§ **WHAT THE TASK ASKS**
Starting with the line containing "scientific name: Rodentia" and going on through the line containing "genus: Felis", return the lines of the data below exactly, and only those.

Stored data
──────
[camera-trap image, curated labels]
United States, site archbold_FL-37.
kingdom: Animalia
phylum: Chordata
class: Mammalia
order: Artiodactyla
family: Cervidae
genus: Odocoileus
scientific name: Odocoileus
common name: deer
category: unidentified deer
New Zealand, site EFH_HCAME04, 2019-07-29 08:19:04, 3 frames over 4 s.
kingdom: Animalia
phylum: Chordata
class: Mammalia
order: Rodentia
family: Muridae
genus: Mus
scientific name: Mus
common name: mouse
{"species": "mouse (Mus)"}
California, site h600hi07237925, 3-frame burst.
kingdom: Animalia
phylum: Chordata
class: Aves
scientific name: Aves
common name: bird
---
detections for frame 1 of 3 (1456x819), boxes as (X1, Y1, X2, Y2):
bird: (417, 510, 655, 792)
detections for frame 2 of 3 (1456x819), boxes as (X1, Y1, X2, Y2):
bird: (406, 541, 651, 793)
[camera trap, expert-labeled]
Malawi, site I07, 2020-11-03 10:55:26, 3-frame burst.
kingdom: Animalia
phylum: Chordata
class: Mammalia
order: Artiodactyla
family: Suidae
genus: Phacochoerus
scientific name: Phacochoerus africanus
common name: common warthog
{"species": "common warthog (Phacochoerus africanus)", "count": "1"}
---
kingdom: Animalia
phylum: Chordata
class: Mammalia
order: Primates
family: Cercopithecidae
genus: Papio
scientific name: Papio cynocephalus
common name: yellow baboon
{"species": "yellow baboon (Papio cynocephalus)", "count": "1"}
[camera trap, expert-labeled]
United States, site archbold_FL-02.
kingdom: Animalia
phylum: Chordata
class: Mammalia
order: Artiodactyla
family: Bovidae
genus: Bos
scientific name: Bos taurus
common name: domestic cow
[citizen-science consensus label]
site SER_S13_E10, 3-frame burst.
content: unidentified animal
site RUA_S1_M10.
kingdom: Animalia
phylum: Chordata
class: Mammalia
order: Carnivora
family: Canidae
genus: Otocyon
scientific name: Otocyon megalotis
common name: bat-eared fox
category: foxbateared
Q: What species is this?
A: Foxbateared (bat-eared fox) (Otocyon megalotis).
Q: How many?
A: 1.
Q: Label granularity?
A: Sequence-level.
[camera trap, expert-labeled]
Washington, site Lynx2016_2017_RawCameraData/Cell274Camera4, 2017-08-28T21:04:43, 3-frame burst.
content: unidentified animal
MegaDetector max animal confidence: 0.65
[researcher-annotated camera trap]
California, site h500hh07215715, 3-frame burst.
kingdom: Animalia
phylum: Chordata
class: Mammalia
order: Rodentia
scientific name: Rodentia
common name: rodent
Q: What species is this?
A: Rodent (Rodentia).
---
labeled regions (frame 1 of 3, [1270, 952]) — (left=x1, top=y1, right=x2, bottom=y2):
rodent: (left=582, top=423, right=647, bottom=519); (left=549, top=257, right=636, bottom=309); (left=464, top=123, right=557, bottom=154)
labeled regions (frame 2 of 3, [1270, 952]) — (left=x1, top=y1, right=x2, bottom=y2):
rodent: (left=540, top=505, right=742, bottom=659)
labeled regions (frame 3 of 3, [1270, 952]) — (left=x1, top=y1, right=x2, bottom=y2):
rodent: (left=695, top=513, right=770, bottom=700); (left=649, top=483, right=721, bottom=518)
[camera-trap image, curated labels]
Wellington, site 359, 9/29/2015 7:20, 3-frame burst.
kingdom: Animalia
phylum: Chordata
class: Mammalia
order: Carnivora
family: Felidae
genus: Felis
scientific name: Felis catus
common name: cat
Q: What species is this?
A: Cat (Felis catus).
──────
§ **OUTPUT**
scientific name: Rodentia
common name: rodent
Q: What species is this?
A: Rodent (Rodentia).
---
labeled regions (frame 1 of 3, [1270, 952]) — (left=x1, top=y1, right=x2, bottom=y2):
rodent: (left=582, top=423, right=647, bottom=519); (left=549, top=257, right=636, bottom=309); (left=464, top=123, right=557, bottom=154)
labeled regions (frame 2 of 3, [1270, 952]) — (left=x1, top=y1, right=x2, bottom=y2):
rodent: (left=540, top=505, right=742, bottom=659)
labeled regions (frame 3 of 3, [1270, 952]) — (left=x1, top=y1, right=x2, bottom=y2):
rodent: (left=695, top=513, right=770, bottom=700); (left=649, top=483, right=721, bottom=518)
[camera-trap image, curated labels]
Wellington, site 359, 9/29/2015 7:20, 3-frame burst.
kingdom: Animalia
phylum: Chordata
class: Mammalia
order: Carnivora
family: Felidae
genus: Felis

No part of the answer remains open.